Uno de los descubrimientos fundamentales realizados por la investigación filosófica (y vivencial) que sobre el problema de la existencia humana efectuara Søren Kierkegaard fue el carácter paradójico de la existencia misma.
Existir consiste en enfrentarse a posibilidades, pero al no poder elegir entre ellas (pues resulta imposible construir un criterio racional de elección, y todas las posibilidades, bien vistas, tiene un mismo “peso” ontológico), la existencia se sitúa al borde mismo de la inexistencia.
No se puede elegir no existir, pues se existe de facto, pero tampoco se puede realizar este existir. Y aparece aquí el sentimiento concomitante de la angustia. Del mismo modo que Abraham tiene que elegir entre obedecer o no a Dios respecto al mandato de matar a su hijo, así se encuentra el hombre respecto al problema de su existencia, y del mismo modo que Abraham, sólo podrá relacionarse con el “misterio” de la vida, con su carácter incomprensible -por paradójico- mediante un acto irracional (de fe en este caso).

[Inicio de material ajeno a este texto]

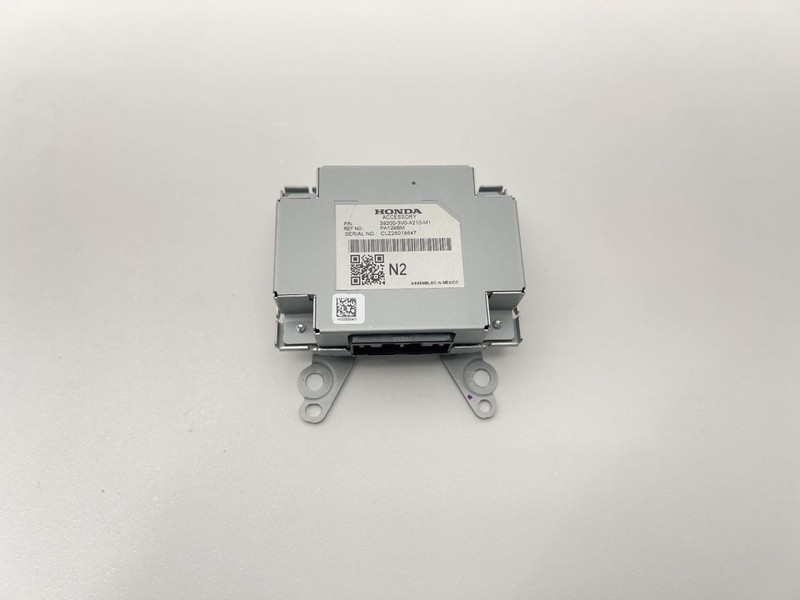 2023-2025 HONDA HR-V ACTIVE NOISE COMPUTER CONTROL MODULE UNIT W/BRACKET 65970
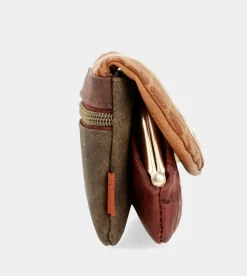 Clearance Anekke Monedero Con Solapa Urban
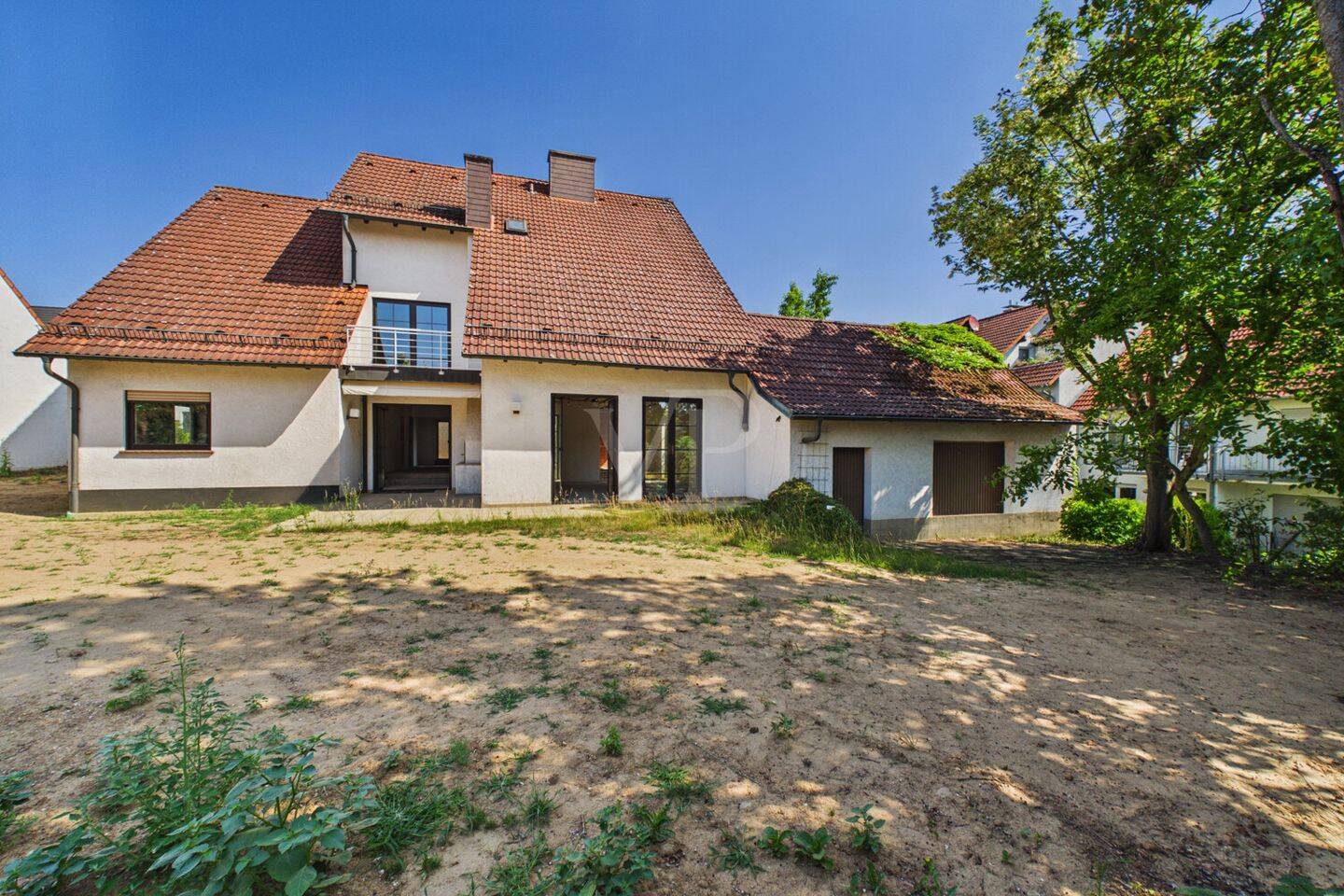 Viel Raum zur Verwirklichung und für Ihre Familie, 63762 Großostheim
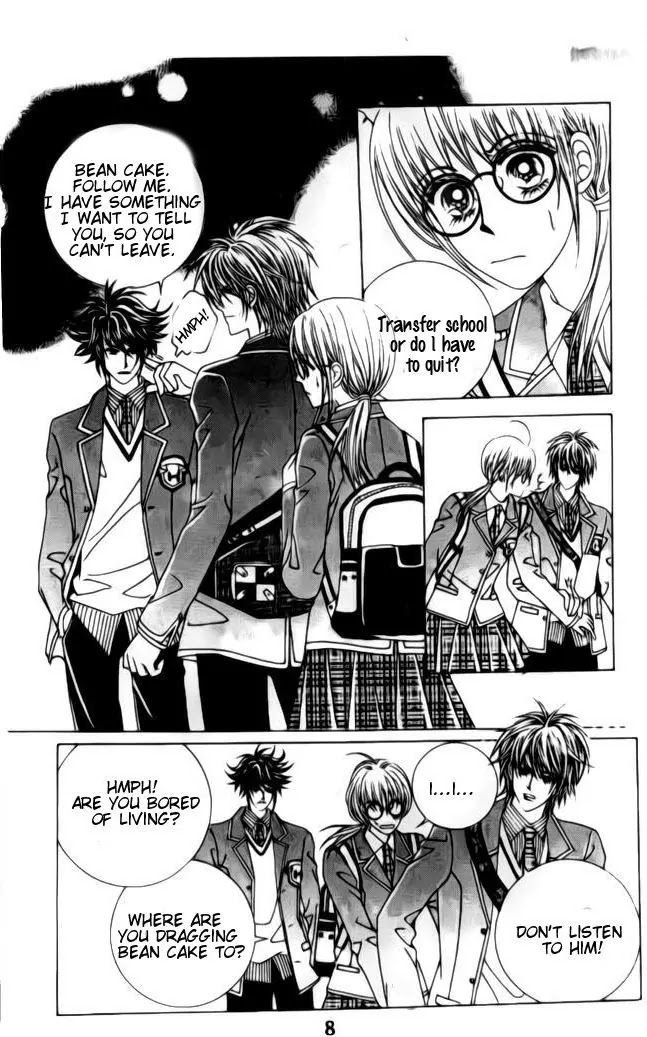A Tackle On My Life Chapter 14 page 31 - Chapter 14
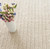 Dash & Albert Veranda Ivory Handwoven Performance Rug Dash and Albert
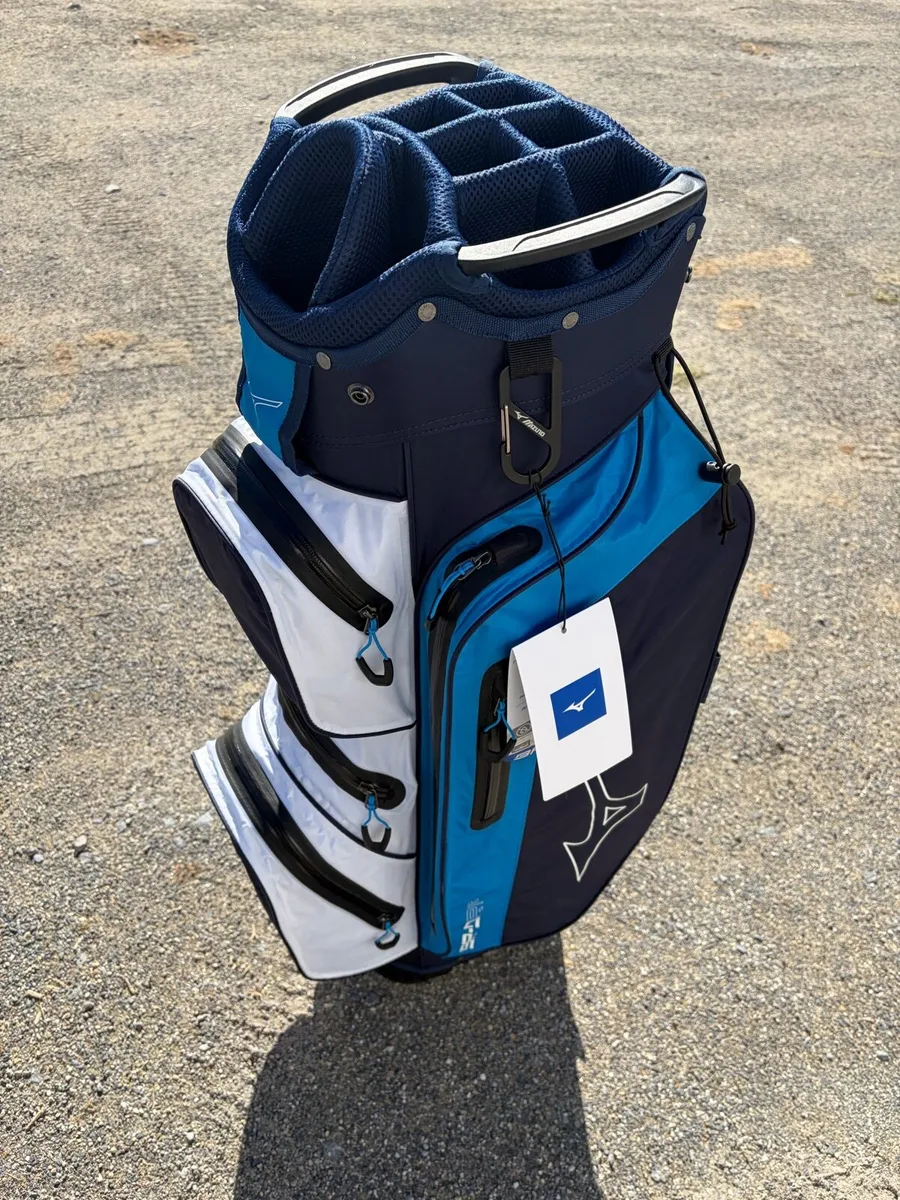 Golf bag - Image 2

Kierkegaard descubrió una fisura por donde el misterio penetra en el seguro y compacto mundo racional que el hombre se construye, intencionalmente “habitable”. Y la Academia es uno de estos mundos habitables desde el logos. Mundo intramuros, mas cuando el “profesor” quiere ser además “hombre” (y hacerlo extramuros es fácil), comienza por descubrir fisuras en estos muros aparentemente tan sólidos, y termina por descubrir que tales Murallas son de humo (es decir, estructuras mentales).
Sólo entonces es un hombre pleno, y sólo entonces puede enseñar (si no doctrinas, al menos humanidad).